Page excerpt –
During the Year, the Board did not place a lien on any shares nor did it refuse to transfer any
Common Shares.
The Board shall refuse to register a transfer if:
It is not satisfied that all the applicable consents, authorisations and permissions of any
governmental body or agency in Bermuda have been obtained.
Certain restrictions on transfer from time to time are imposed by laws and regulations.
So required by the Company’s share dealing code pursuant to which the Directors and
employees of the Company require approval to deal in the Company’s Common Shares.
Where a person who holds default shares (as defined in the Bye-Laws) which represent at least
0.25% of the issued shares of the Company has been served with a disclosure notice and has
failed to provide the Company with the requested information in connection with the shares.
Repurchase of shares
The Company may purchase its own shares for cancellation or to acquire them as Treasury
Shares (as defined in the Bye-Laws) in accordance with the Companies Act 1981 (Bermuda) on
such terms as the Board shall think fit. The Board may exercise all the powers of the Company to
purchase or acquire all or any part of its own shares in accordance with the Companies Act 1981
(Bermuda), provided, however, that such purchase may not be made if the Board determines
in its sole discretion that it may result in a non de minimis adverse tax, legal or regulatory
consequence to the Company, any of its subsidiaries or any direct or indirect holder of shares or its
affiliates.
Investor relations
The Annual Report and Accounts is available on Capital’s website. Investor relations enquiries
should be addressed to the investor relations team in the London office at investor@capdrill.com.
Shareholder enquiries
Any enquiries concerning your shareholding should be addressed to the Company’s registrar. The
registrar should be notified promptly of any change in a shareholder’s address or other details.
Shares in issue
There was a total of 193,696,920 Common Shares in issue at 31 December 2023.
Company Bye-Laws
The Company is incorporated in Bermuda and the UK City Code on Takeovers and Mergers
(the City Code) therefore does not apply to the Company. However, the Company’s Bye-Laws
incorporate material City Code protections appropriate for a company to which the City Code
does not apply.
The Bye-Laws of the Company may only be amended by a resolution of the Board and by a
resolution of the shareholders. The Bye-Laws of the Company can be accessed here: www.capdrill.
com/corporategovernance.
Share capital
The Company has one class of shares of $0.0001 each (the Common Shares). Details of the
Company’s authorised and issued Common Share capital together with any changes to the share
capital during the Year are set out in note 21 to the Financial Statements.
Power to issue shares
At the AGM held on 18 May 2023 (the 2023 AGM), authority was given to the Directors to allot:
i) Equity Securities up to a maximum aggregate nominal amount of $6,456.56 (being 64,565,640
Common Shares which represented one third of the Company’s Common Share capital)
ii) Equity securities for cash on a non-pre-emptive basis up to a maximum aggregate nominal
amount of $968.48, representing approximately 5% of the issued share capital.
Share rights
In accordance with the Company’s Bye-Laws, shareholders have the right to receive notice of
and attend any general meeting of the Company. Each shareholder who is present in person
(or, being a corporation, by representative) or by proxy at a general meeting on a show of hands
has one vote and, on a poll, every such holder present in person (or, being a corporation, by
representative) or by proxy shall have one vote in respect of every Common Share held by them.
There are no shareholders who carry any special rights with regard to the control of the Company.

Provided material –
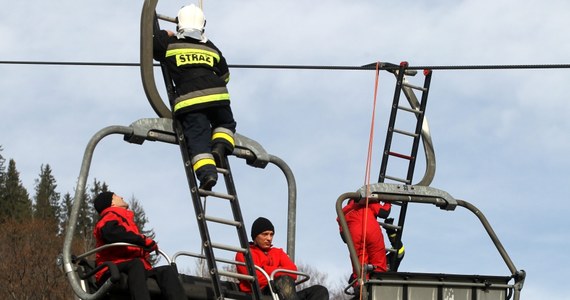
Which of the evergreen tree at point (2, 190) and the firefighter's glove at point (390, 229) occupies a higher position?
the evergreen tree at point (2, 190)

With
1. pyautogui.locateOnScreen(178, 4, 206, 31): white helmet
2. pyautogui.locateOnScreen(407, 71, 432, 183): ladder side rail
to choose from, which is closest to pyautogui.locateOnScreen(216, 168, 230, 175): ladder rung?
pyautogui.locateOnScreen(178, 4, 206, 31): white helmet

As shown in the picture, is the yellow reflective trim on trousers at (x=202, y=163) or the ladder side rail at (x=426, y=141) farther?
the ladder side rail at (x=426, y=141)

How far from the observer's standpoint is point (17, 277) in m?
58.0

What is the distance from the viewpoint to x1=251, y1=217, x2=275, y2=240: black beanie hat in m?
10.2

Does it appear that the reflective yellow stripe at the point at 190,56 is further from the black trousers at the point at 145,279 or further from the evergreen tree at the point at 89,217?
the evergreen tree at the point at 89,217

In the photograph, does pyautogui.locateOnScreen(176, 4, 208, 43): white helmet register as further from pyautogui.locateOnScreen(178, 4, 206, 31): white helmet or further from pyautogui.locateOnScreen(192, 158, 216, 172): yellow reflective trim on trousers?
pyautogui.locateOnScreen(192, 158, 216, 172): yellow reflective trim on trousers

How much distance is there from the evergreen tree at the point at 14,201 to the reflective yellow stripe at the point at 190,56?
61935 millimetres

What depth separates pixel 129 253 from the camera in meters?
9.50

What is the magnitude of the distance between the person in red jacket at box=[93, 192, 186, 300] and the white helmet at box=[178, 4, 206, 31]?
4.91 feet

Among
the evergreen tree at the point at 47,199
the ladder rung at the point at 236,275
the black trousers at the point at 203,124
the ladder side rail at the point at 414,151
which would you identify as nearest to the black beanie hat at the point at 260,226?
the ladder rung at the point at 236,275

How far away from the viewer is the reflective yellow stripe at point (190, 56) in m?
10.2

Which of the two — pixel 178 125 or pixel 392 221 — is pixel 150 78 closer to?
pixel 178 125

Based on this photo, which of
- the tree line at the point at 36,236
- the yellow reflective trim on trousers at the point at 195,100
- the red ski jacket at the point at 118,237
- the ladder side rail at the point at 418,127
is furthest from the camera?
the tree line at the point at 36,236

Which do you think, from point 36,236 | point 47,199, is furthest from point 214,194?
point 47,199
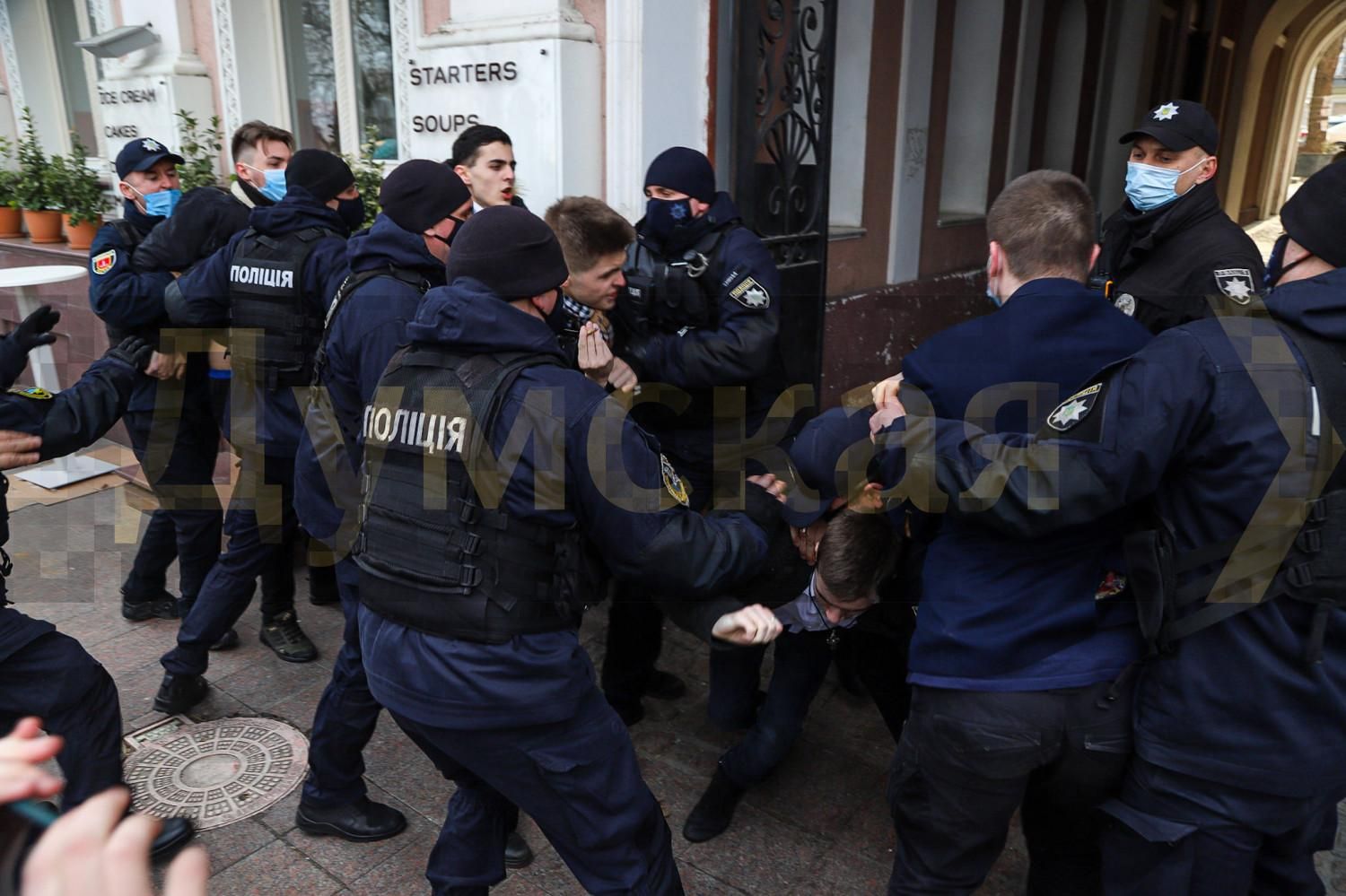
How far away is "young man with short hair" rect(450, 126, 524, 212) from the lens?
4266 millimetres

Task list –
[a] Answer these questions from the share capital excerpt, one per line, marked (i) to (iii):
(i) How many Common Shares were in issue at 31 December 2023?
(ii) On what date was the 2023 AGM held?
(iii) What is the par value of each Common Share?
[b] In the entries, return the stretch from the line containing "Based on this photo, which of" through the end of the entries, without changing it. Leave out the pictures.

Solutions below –
[a]
(i) 193,696,920
(ii) 18 May 2023
(iii) $0.0001

[b]
Based on this photo, which of
- the tree line at the point at 36,236
- the yellow reflective trim on trousers at the point at 195,100
- the red ski jacket at the point at 118,237
- the ladder side rail at the point at 418,127
is furthest from the camera?
the tree line at the point at 36,236

Which do you think, from point 36,236 | point 47,199, is furthest from point 214,194?
point 47,199
How far away is "young man with short hair" rect(450, 126, 524, 212) from the lens?
4266 millimetres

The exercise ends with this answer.